LISTE DES CONSIGNES
a) Dans le texte sur les pirates, quel modèle de démocratie ressembla le plus à une véritable république organisée ?
b) Citez le passage du texte sur les pirates qui va de « Qu'ils soient aventuriers, flibustiers » jusqu'à « contrôle de l'État. ».

TEXTE FOURNI
Les pirates semblent bien avoir installé, tant dans les Caraïbes que dans l'océan Indien, une contre-société. C'est en tous les cas ce point de vue qui est défendu par des auteurs et historiens. Ces termes d'égalité étaient en effet adoptés pour l'organisation des campagnes et le partage du butin. De retour sur terre ferme, chacun repartait où il voulait pour dépenser sa part, se réengager pour une autre aventure ou s'installer avec femme et enfants. Certains de ces pirates instaurèrent pourtant de véritables sociétés également à terre, à l'image des boucaniers de Saint-Domingue, des bûcherons de Campêche et, plus tard, des frères Laffite dans les bayous de la Louisiane. Parmi ces modèles de démocratie, celle qui ressembla le plus à une véritable république organisée fut sans doute Libertalia(elle fera l'objet d'un autre article).
Qu'ils soient aventuriers, flibustiers ou pirates, tous ces hommes libres et incontrôlables ne pouvaient pas défier les autorités sans pouvoir se cacher. Il leur fallait jouer sur du velours avec les forces en présence, se dissimuler, exploiter le moindre îlot pouvant offrir un abri sûr. Se constituèrent de ce fait des zones indépendantes et autonomes où le mode de vie des communautés de forbans pouvait s'exprimer sans contraintes. Ces places flibustières retirées du monde, qu'ils appellent des " îles en réseau " ou bien encore TAZ (Zone d'autonomie temporaire) se manifestent à qui sait les voir, « apparaîssant et disparaîssant » pour mieux échapper au contrôle de l'État.

DONNÉES FOURNIES
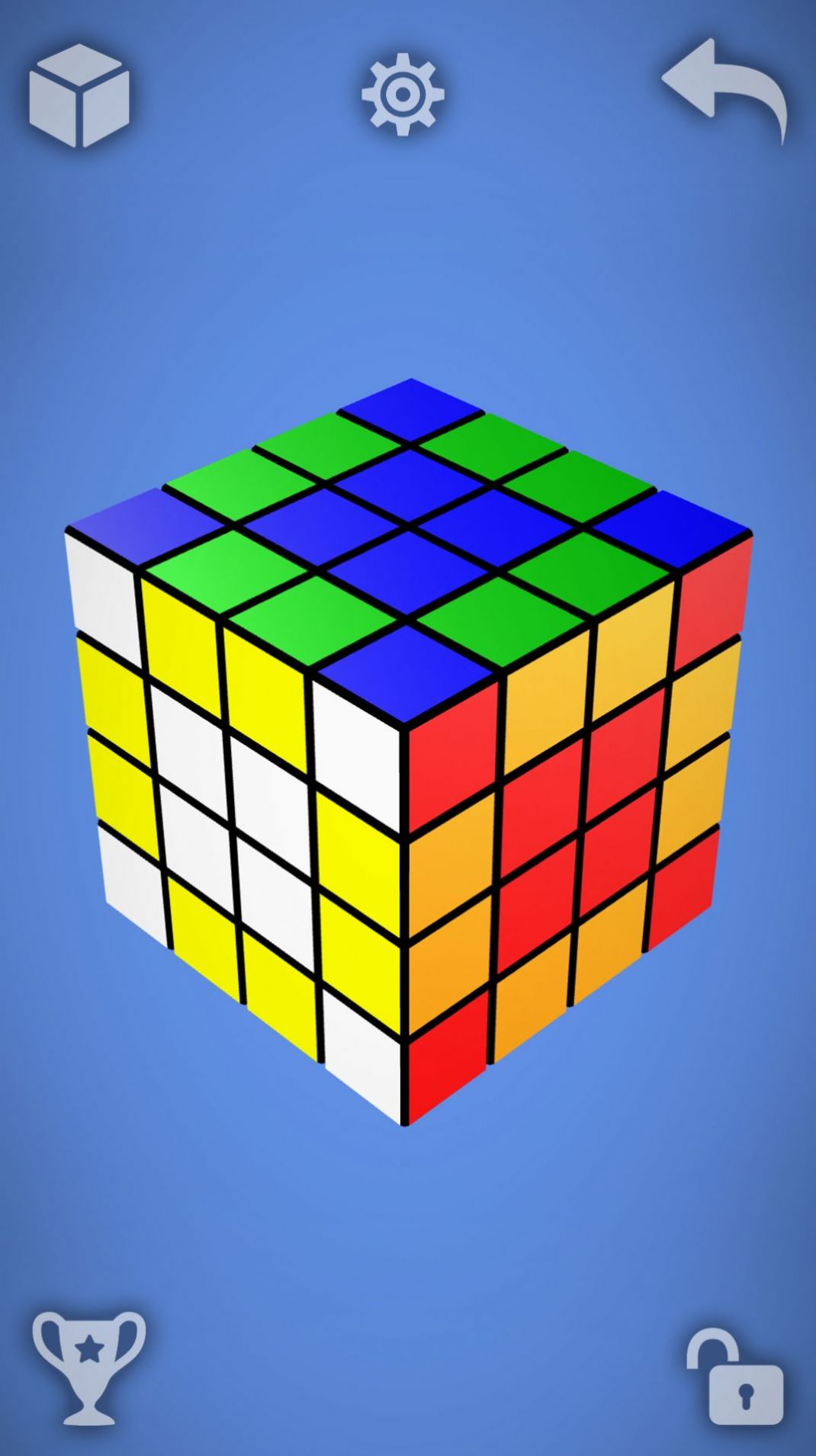 1648712302203246.jpg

CORRIGÉ
a) Ce fut sans doute Libertalia.

b)
Qu'ils soient aventuriers, flibustiers ou pirates, tous ces hommes libres et incontrôlables ne pouvaient pas défier les autorités sans pouvoir se cacher. Il leur fallait jouer sur du velours avec les forces en présence, se dissimuler, exploiter le moindre îlot pouvant offrir un abri sûr. Se constituèrent de ce fait des zones indépendantes et autonomes où le mode de vie des communautés de forbans pouvait s'exprimer sans contraintes. Ces places flibustières retirées du monde, qu'ils appellent des " îles en réseau " ou bien encore TAZ (Zone d'autonomie temporaire) se manifestent à qui sait les voir, « apparaîssant et disparaîssant » pour mieux échapper au contrôle de l'État.